After Balfour: the legacy of British policy in Palestine

800px-Balfour_portrait_and_declaration

The UK government is preparing to celebrate the centenary of the Balfour Declaration with “pride” today. For Palestinians, however, the Balfour Declaration left a lasting and brutal legacy on Palestine, paving the way for decades of violence, mass displacement and occupation.

The Balfour Declaration was a statement in the form of a letter from the British Foreign Secretary Arthur Balfour to Lord Walter Rothschild, a leading figure in the British Zionist community, written on 2 November 1917. The letter made it clear that the British government backed the establishment of a ‘national home for the Jewish people’ in Palestine.

The letter was drawn up against the backdrop of the Sykes-Picot agreement: a secret treaty signed by Paris and London in 1916 that divided the Middle East into states under the control or influence of France, Britain and Russia.
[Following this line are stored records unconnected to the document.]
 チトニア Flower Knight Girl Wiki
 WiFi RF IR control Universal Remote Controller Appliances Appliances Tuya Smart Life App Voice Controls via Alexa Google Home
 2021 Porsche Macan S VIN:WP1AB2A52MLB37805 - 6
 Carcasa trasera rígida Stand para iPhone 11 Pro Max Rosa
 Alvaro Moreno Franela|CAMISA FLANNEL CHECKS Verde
More than a century on, the effects of the treaty on the Middle East, including Palestine, have contributed to the insecurity in the region to this day.

British rule in Palestine

Days after the Balfour Declaration was written on 2 December 1917, the British army occupied Jerusalem. In 1923, the British Mandate for Palestine came into effect, and included the entire text of the Balfour Declaration. Through the Mandate, Britain would go on to rule Palestine for three decades.

The Mandate for Palestine constituted the entire legal framework for how Britain should operate during its occupation of Palestine. Despite this, the Mandate made no mention of the Palestinians by name, nor did it specify the right of Palestinians to nationhood.
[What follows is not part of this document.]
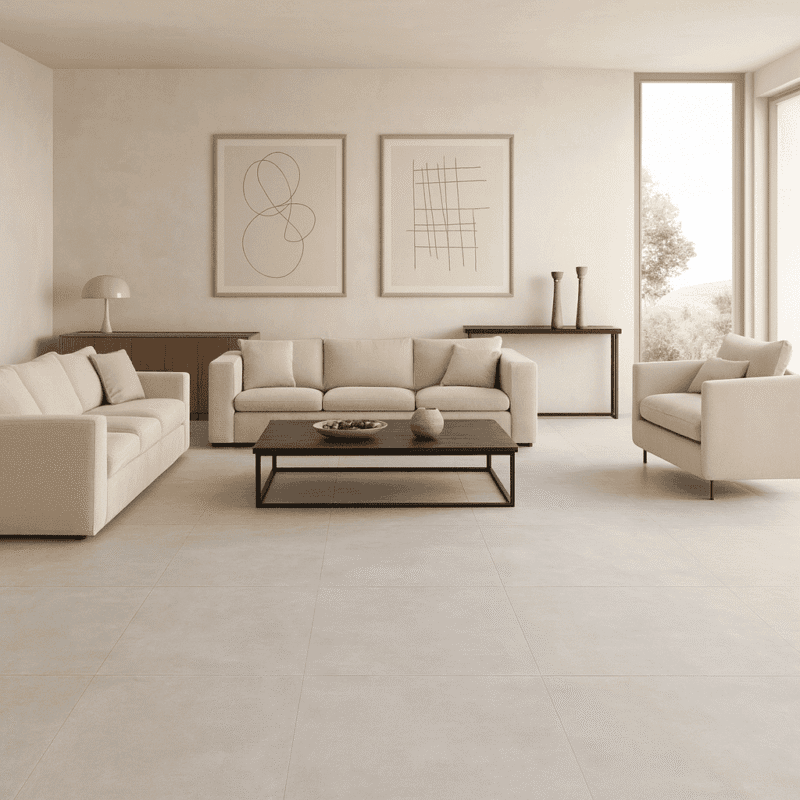 PORCELANATO RETIFICADO ACETINADO 91X91 URBAN CINZA SAVANE (2,48)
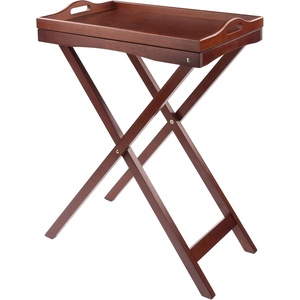 image:imageWinsome 94422 Folding Butler Tray Table Antique Walnut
Instead, it was during its rule in Palestine that Britain sought to lay the foundations for the creation of a ‘national home for the Jewish people’.

By the end of the 1920s, it became clear that this ambition would have violent repercussions.

British military violence

Between 1936 and 1939, thousands of Palestinians were killed and imprisoned as they revolted in protest against British policy.

The British response took a heavy toll on the livelihoods of Palestinian villagers, who were subjected to punitive measures that included the confiscation of livestock, the destruction of properties, detention and collective fines.

During this time, British forces’ are said to have carried out beatings, extrajudicial killings and torture as they attempted to quell the uprising. To this day, there are still the ‘Tegart Forts’ in Palestine built and named by Sir Charles Tegart who had been stationed in India to punish those fighting against the British Raj and then later stationed in Palestine to control any Arab dissent.

For Palestinians, Britain’s three decades of occupation in Palestine was a turning point in the country’s history, laying the foundations for what would become decades of occupation, displacement and insecurity.

The aftermath of British involvement

When the UK eventually decided to withdraw from Mandatory Palestine in 1947, it left decisions regarding the future of Palestine to the United Nations.

In May 1948 the Israeli state was established.  This time is known by Palestinians as the Nakba or ‘catastrophe’, during which 750,000 and 900,000 Palestinian men, women and children were driven out of their homeland by Jewish militias, and an estimated 500 villages and towns were depopulated and demolished.

To this day, there are more than 5 million Palestinian refugees registered with the United Nations Relief and Works Agency (UNRWA) in the occupied Palestinian territories, Lebanon and Jordan as a result of the Nakba in 1948 and the displacement that followed the Israeli occupation of Palestine in 1967.

Gaza, the West Bank and East Jerusalem have now been under occupation for 50 years, devastating the lives of millions of Palestinians.

Balfour: 100 years on

Foreign Secretary Balfour, in a 1919 confidential memo, wrote:

“Zionism, be it right or wrong, good or bad, is rooted in age old traditions, in present needs, in future hopes, of far greater import than the desires and prejudices of the 700,000 Arabs who now inhabit that ancient land”

The discriminatory language used by Sir Arthur Balfour and seen in the Balfour Declaration and the British Mandate reveal the prejudiced rational behind British foreign policy in Palestine.

Britain has a unique responsibility to make amends for its past by ensuring the basic human rights of Palestinians are met, to help stop Israel’s violations of international law in the occupied Palestinian territories and to sure that future generations of Palestinians can live in dignity.